Tasks
a) Copy everything in the Bowie tribute from "I wonder why" down to "a mad world." word for word.
b) In the Bowie tribute, what did Coco Schwab say Bowie was?
c) The Bowie tribute says the writer cried over Bowie's death. What reason does it give?

Passage for review
It is strange to think of him as dead. He’s the big brother who never stopped bringing home the best stuff. He’s the rockstar who beat the Faustian pact that all those other guys made with youth in the 1960s – as his price, the devil was to make that lot look a bit silly. But not Bowie, who was instead developing the potential for rockstar cool to persist well into old age.
That means a lot to a lot of people. Blues artists, jazz artists, painters, poets and playwrights all get to grow old; their schtick isn’t as wedded to what sociologist Simon Frith calls the passions “of the proletarian weekend” to the degree to which pop and rock are intimately bound.
I wonder why his death made me cry so much. He’s just a millionaire entertainer who lived for nearly his allotted “three-score-and-ten”. Big deal. There’s worse stuff happening. And I didn’t cry when, say, Tony Benn died. He was cool.
No – I realise that I’m crying for myself, because like countless others David Bowie opened up a way of thinking, being and enjoying for me. So knowing he’s not around means that I’m feeling a bit more alone. Like the best kind of best friend has gone. The one who reminded you regularly of how good things could be. Funny how the most fractured, unpredictable character in culture became our North Star in a mad world.
Obits will chorus the display-cabinet litany of re-invention and costuming, but that never grabbed me about Bowie. I loved him as a singer and writer – and I think his music sounds like Bowie no matter what clothes he was wearing. Madonna reinvents herself, so does Kylie, Steve Coogan and Michael Portillo. These days changing your clothes a lot is encouraged and we’re all a bit “post-modern” and actively branding ourselves.
So enticing, so inviting
Bowie was more like an explorer who would return with new spices and amalgams from a different margin of human activity. He was a fan of humans and I recall his friend Coco Schwab saying that he was the world’s best museum companion. I think that’s the thing that reflects out of his work; he loved through curiosity and he loved people.
But he didn’t write love songs. Ever noticed that? I wish he did more songs like Wild Is The Wind (what a singer), but he didn’t write them. Instead he did something more remarkable.

Supplied data
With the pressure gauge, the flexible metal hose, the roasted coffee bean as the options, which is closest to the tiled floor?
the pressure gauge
...
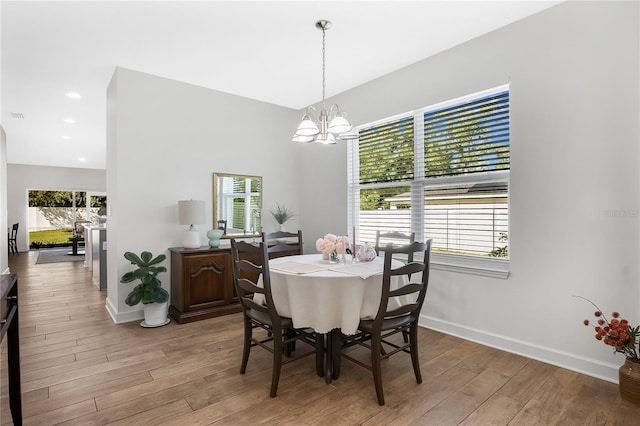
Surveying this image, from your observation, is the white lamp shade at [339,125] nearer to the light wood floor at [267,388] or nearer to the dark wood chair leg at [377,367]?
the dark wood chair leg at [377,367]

Answers given
a)
I wonder why his death made me cry so much. He’s just a millionaire entertainer who lived for nearly his allotted “three-score-and-ten”. Big deal. There’s worse stuff happening. And I didn’t cry when, say, Tony Benn died. He was cool.
No – I realise that I’m crying for myself, because like countless others David Bowie opened up a way of thinking, being and enjoying for me. So knowing he’s not around means that I’m feeling a bit more alone. Like the best kind of best friend has gone. The one who reminded you regularly of how good things could be. Funny how the most fractured, unpredictable character in culture became our North Star in a mad world.

b) She said he was the world's best museum companion.

c) The writer is crying for themselves, because Bowie opened up a way of thinking, being and enjoying for them. Knowing he is gone leaves the writer feeling a bit more alone, as if the best kind of best friend had gone.